Extract to read>
BEGIN

December 1994 (London, continued):
I saw some interesting TV programs while in London.
Yes, the one in the middle was booted off the show for Conduct Unbecoming a UK TV Quiz Show Host.
One was a brilliantly funny show called Have I Got News For You!, based on a long-running British radio program. Too complex to try to describe here, but it combined comedy, current events, and quiz show elements in a way I’d never seen before. In the 15 years since I first saw it, this remains one of my favorite programs in the world.
A less impressive show was Good Fortune, an odd combination of Queen for a Day and This Is Your Life. It was shot in front of a studio audience, and basically it consisted of the host bringing audience members onstage and surprising them with the news that they were recipients of inheritances they had not known about. (Some got money from the wills of distant relatives; one received the proceeds from a pension fund he had not know he had contributed to.)
Another program — apparently not very well known — was The Trial. It was a reality-based show involving real crimes but done quite differently than in America. Each episode followed one particular trial from beginning to end and on through appeal (if there was one).

END

Recorded data>
BEGIN

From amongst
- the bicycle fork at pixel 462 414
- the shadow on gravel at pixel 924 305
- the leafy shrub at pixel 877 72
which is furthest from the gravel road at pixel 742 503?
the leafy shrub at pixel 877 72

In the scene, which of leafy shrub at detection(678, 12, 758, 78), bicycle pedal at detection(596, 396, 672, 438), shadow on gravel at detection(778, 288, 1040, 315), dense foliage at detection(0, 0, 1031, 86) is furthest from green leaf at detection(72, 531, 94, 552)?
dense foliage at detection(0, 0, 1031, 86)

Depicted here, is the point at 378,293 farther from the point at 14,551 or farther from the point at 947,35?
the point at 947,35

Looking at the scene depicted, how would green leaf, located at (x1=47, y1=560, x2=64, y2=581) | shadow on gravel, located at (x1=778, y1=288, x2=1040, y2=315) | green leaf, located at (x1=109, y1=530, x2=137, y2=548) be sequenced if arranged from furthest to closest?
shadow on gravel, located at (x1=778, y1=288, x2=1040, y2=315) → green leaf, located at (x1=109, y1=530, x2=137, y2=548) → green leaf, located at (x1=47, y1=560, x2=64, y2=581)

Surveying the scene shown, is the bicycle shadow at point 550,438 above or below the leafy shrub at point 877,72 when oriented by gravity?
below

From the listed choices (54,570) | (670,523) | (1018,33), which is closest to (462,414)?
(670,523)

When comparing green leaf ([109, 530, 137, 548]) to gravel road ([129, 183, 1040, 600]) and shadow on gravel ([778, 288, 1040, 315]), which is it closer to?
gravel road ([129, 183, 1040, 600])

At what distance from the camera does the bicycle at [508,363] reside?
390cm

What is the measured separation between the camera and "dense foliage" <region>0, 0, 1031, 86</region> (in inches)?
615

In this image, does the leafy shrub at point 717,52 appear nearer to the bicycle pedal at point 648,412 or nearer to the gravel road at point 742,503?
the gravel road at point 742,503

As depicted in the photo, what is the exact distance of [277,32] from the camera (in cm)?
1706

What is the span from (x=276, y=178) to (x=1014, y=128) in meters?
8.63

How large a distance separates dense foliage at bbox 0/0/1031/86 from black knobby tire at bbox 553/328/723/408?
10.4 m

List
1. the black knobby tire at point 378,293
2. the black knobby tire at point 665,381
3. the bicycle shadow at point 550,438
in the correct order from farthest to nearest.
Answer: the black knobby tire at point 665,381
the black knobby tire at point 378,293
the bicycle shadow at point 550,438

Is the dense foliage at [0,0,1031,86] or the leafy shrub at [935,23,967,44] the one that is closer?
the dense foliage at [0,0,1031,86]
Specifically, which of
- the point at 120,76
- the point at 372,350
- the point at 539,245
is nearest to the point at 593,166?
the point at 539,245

END
BEGIN

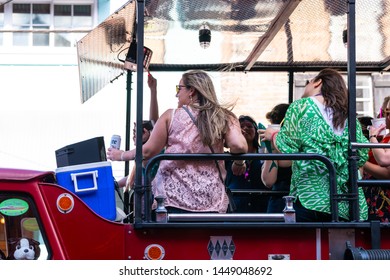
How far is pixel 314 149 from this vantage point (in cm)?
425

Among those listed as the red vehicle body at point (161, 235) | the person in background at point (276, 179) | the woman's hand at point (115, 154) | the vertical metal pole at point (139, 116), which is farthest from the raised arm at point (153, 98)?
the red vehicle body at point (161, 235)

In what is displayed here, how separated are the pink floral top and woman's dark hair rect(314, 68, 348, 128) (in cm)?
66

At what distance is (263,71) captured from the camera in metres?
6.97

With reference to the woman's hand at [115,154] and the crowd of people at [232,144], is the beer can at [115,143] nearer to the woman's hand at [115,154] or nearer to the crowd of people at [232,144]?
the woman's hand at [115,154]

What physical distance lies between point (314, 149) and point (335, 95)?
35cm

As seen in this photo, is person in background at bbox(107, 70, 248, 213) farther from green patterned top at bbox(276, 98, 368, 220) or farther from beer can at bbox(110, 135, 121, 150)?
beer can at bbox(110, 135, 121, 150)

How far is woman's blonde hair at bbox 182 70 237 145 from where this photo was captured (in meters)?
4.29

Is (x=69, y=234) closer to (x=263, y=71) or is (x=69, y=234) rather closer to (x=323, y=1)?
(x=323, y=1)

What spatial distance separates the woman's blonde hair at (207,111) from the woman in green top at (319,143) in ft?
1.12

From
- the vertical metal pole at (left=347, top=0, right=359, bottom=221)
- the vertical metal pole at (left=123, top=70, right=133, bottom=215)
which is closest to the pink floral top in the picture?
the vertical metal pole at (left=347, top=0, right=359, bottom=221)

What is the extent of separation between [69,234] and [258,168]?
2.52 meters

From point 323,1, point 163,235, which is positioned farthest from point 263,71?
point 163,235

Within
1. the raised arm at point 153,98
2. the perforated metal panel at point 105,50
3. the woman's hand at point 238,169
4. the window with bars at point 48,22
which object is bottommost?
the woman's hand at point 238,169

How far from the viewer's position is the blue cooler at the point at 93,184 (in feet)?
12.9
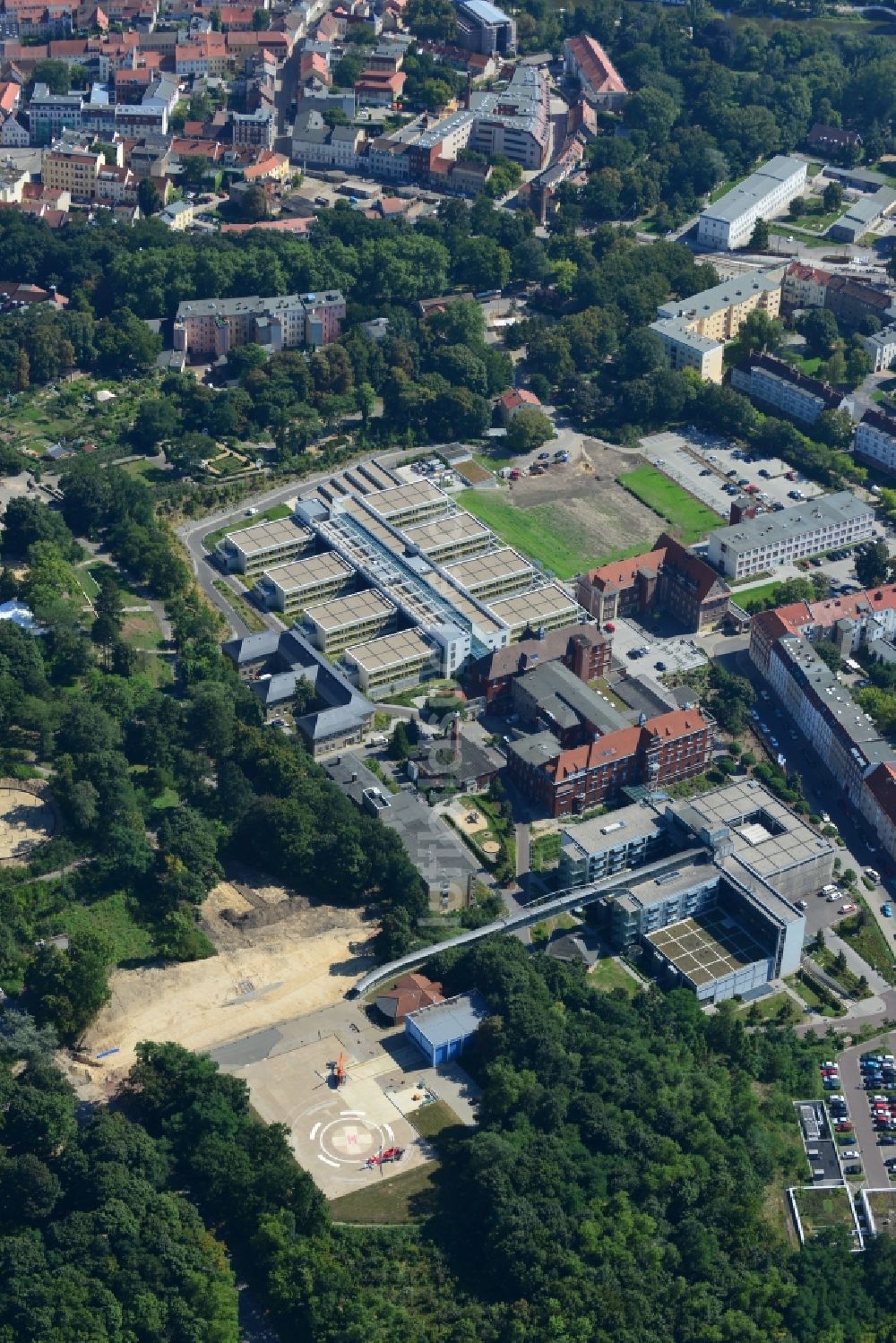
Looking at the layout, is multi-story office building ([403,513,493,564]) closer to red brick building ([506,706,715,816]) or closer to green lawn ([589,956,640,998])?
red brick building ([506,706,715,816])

END

Your tasks>
a - Answer these questions using the London television entry:
(i) On what kind of program was Have I Got News For You! based?
(ii) What news did the host of Good Fortune give the audience members brought onstage?
(iii) Through what stage did each episode of The Trial follow its case, if that stage occurred?
b - Supply a continuation of the London television entry, beginning right after its final sentence.
The data above stand apart from the text and are not referred to in what is asked here.

Answers to the problems>
a -
(i) A long-running British radio program.
(ii) That they were recipients of inheritances they had not known about.
(iii) Through appeal.

b -
They videotaped inside the courtroom (where the participants acted surprisingly like the ones on Rumpole of the Bailey), and both the defendant and the defense attorney made themselves quite accessible to the program throughout.
The defendant — who, in this episode, claimed innocence of attempted armed robbery — told his story to the camera, which showed what his life in prison was like while awaiting trial. The defense attorney provided analysis of each day’s courtroom proceeding.
If this episode fairly represented the British judicial system, it certainly seems easier to convict someone in England than it is in the U.S. Imagine this:
The prosecution had no physical evidence directly connecting the accused to the crime. Although there were several eyewitnesses who saw the perpetrator up close, none was able to pick the defendant out of a line-up. They all agreed the robber resembled the accused, but none was certain it was he…and one witness went so far as to say the real criminal definitely was taller than the defendant.
So….What evidence was there? A bag similar to the one used by the robber was found at the home of the defendant’s brother (although it was not established the defendant had ever been there). And a former friend of the accused told police the defendant told him he had committed the crime.
The other show I saw was Don’t Forget Your Toothbrush — the title of which came from the fact that at the end of the program, two audience members were sent either to some exotic locale (that week, Grenada) or — if they responded with too many wrong answers to their quiz questions — to some ugly locale in England. And they left immediately after the show.
Prior to this, however, there were several quite silly participation stunts. One featured contestants who entered an elevator in the building that housed the studio. With a couple of dozen floors to choose from, each contestant had a minute or two to stop at as many floors as possible. (For some reason, they didn’t simply go up one floor at a time; they picked floor numbers and jumped around.)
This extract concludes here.